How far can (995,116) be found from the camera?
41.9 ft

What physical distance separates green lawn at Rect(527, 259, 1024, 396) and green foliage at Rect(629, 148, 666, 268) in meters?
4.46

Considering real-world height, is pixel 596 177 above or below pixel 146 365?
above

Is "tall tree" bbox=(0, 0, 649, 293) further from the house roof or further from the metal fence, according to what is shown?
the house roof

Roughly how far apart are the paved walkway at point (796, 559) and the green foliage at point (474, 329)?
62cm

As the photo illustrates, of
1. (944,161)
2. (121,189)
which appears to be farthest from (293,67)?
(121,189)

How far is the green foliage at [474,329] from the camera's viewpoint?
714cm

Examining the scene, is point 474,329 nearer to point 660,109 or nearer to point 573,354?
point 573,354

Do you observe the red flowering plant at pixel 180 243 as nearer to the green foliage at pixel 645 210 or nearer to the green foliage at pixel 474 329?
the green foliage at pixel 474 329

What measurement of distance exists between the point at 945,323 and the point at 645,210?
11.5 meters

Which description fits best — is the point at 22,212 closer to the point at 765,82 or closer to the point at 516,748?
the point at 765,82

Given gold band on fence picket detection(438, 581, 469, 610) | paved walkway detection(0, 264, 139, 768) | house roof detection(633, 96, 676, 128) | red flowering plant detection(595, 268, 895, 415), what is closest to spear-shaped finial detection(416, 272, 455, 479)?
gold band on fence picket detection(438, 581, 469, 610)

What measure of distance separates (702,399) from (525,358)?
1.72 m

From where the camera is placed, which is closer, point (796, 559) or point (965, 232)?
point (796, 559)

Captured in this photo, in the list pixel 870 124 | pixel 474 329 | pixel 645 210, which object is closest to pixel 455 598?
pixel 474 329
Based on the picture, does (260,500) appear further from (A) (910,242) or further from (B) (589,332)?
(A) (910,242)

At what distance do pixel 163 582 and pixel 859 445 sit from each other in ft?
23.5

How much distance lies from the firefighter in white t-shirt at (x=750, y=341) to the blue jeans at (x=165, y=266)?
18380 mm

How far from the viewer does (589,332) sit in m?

The task. Please write all the records above out again, switching "paved walkway" to "stone path" everywhere it occurs and leaving everything else unchanged.

Completed exercise.
How far can (995,116) be found from the camera?
41.9 ft

What physical distance separates green lawn at Rect(527, 259, 1024, 396) and green foliage at Rect(629, 148, 666, 268) in meters?
4.46

Considering real-world height, is pixel 596 177 above or below pixel 146 365?
above

Is "tall tree" bbox=(0, 0, 649, 293) further from the house roof or further from the metal fence, according to what is shown?
the house roof

Roughly how far apart are the stone path at point (796, 559) and the green foliage at point (474, 329)?
62cm

As the photo illustrates, of
1. (944,161)
2. (121,189)
which appears to be farthest from (293,67)?
(121,189)

How far is the green foliage at [474,329] from the camera's viewpoint?
714cm

Examining the scene, is point 474,329 nearer to point 660,109 or nearer to point 573,354?
point 573,354

Do you observe the red flowering plant at pixel 180 243 as nearer to the green foliage at pixel 645 210 or nearer to the green foliage at pixel 474 329?
the green foliage at pixel 474 329

What measurement of distance exists between the point at 945,323 and the point at 645,210?
11.5 meters

Which description fits best — is the point at 22,212 closer to the point at 765,82 or closer to the point at 516,748?
the point at 765,82

Given gold band on fence picket detection(438, 581, 469, 610) | stone path detection(0, 264, 139, 768) | house roof detection(633, 96, 676, 128) | red flowering plant detection(595, 268, 895, 415), what is closest to spear-shaped finial detection(416, 272, 455, 479)?
gold band on fence picket detection(438, 581, 469, 610)

What measure of distance separates (702,399) from (525,358)?
1.72 m

From where the camera is placed, which is closer, point (796, 559) or point (965, 232)?
point (796, 559)

Captured in this photo, in the list pixel 870 124 | pixel 474 329 | pixel 645 210, which object is closest to pixel 455 598?
pixel 474 329
Based on the picture, does (260,500) appear further from (A) (910,242) or further from (B) (589,332)?
(A) (910,242)

At what distance do pixel 163 582 and pixel 859 445 sit from each other in ft?
23.5

How much distance lies from the firefighter in white t-shirt at (x=750, y=341) to the blue jeans at (x=165, y=266)?
18380 mm

How far from the viewer does (589,332) sit in m?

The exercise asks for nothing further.